Verizon looks to video broadcasting on LTE

08.11.2010
Verizon Wireless expects to use broadcasting to deliver live video over its upcoming LTE network, as part of efforts to deal with heavy demand for capacity, a company executive said Monday.

The plan was one of several insights that Verizon Wireless CTO Tony Melone provided at the Open Mobile Summit in San Francisco. The carrier is on track to launch LTE (Long-Term Evolution) in and across its whole current 3G coverage area by the end of 2013, Melone said. He and other speakers said growing demand for video poses one of the biggest challenges in the mobile world.

"We're working with all of our infrastructure providers ... to develop the technology to incorporate a broadcast capability. To evoke that, you have to dedicate a portion of your spectrum. So a portion of your capacity would have to be allocated to this broadcast capability," Melone said during a panel discussion. "We think that will be a solution to this problem down the road, that there will be a broadcast element to our 4G network that can then more efficiently deal with the live content."

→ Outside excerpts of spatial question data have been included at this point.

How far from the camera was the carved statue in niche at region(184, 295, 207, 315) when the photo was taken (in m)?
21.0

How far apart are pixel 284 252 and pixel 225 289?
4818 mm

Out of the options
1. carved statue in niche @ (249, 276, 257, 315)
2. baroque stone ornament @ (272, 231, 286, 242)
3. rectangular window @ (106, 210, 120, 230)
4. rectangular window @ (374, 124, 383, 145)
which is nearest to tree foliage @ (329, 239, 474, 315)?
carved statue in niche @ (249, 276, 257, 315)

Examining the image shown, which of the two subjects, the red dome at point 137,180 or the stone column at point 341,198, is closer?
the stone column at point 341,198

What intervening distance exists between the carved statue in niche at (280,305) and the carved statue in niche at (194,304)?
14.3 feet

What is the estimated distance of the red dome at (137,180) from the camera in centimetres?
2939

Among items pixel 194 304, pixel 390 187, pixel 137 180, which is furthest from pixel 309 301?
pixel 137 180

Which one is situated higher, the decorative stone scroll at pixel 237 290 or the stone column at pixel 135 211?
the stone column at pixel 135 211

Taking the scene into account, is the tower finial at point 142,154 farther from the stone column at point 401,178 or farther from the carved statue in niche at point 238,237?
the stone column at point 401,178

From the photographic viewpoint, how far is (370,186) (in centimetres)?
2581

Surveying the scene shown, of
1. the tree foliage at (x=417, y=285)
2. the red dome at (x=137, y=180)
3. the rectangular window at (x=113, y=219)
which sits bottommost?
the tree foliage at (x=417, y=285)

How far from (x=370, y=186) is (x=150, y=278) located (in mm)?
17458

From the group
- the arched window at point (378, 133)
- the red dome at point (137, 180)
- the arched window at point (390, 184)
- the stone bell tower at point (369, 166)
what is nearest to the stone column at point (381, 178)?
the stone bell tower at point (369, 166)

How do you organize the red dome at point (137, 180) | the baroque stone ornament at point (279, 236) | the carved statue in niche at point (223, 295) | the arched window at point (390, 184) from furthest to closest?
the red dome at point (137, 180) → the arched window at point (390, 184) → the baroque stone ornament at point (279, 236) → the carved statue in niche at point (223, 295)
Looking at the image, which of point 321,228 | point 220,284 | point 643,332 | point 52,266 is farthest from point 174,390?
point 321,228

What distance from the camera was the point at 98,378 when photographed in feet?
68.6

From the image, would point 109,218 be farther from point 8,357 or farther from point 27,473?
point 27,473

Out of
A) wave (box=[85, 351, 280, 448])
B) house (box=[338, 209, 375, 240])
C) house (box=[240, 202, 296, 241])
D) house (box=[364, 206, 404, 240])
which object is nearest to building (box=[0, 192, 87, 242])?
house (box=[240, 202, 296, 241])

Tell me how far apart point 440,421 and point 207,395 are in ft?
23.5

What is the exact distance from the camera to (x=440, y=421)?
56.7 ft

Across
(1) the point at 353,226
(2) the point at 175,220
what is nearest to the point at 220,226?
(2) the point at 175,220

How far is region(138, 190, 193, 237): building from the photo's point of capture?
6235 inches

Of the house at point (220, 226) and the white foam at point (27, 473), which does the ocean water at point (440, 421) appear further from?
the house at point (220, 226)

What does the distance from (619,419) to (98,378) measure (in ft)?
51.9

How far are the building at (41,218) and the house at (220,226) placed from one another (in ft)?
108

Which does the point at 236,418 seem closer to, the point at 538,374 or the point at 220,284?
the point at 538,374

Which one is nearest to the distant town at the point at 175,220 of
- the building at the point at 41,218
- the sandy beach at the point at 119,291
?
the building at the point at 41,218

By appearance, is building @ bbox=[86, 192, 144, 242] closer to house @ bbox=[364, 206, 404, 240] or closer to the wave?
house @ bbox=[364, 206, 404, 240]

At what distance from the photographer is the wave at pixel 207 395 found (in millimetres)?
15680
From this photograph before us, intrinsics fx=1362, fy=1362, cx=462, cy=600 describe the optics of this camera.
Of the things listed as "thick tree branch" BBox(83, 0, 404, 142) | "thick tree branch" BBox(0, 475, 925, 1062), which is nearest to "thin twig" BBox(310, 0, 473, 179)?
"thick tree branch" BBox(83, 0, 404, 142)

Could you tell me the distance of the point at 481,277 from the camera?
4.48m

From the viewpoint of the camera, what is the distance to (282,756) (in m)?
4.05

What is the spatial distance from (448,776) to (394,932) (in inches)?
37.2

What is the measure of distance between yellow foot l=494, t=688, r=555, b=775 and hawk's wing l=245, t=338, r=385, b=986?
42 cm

Broadcasting requires less capacity per user if many subscribers want to watch the same content at the same time, because the carrier can send out just one stream of content to many users instead of a separate one for each user. There are mechanisms for broadcasting and for multicasting, another resource-conserving way of distributing content, built into LTE, according to Nokia Siemens Networks CTO Hossein Moiin, who also spoke on the panel.

Mobile TV and live video broadcasts have a checkered history. Carriers have had limited success selling TV services to their subscribers, and Qualcomm is , which broadcast over a dedicated network to devices equipped to work with its specific frequencies.

Qualcomm has also suggested it is looking to sell its FLO TV spectrum, which comes from former TV channels. Earlier on Monday, Verizon's Melone said his company is not interested in buying those spectrum licenses.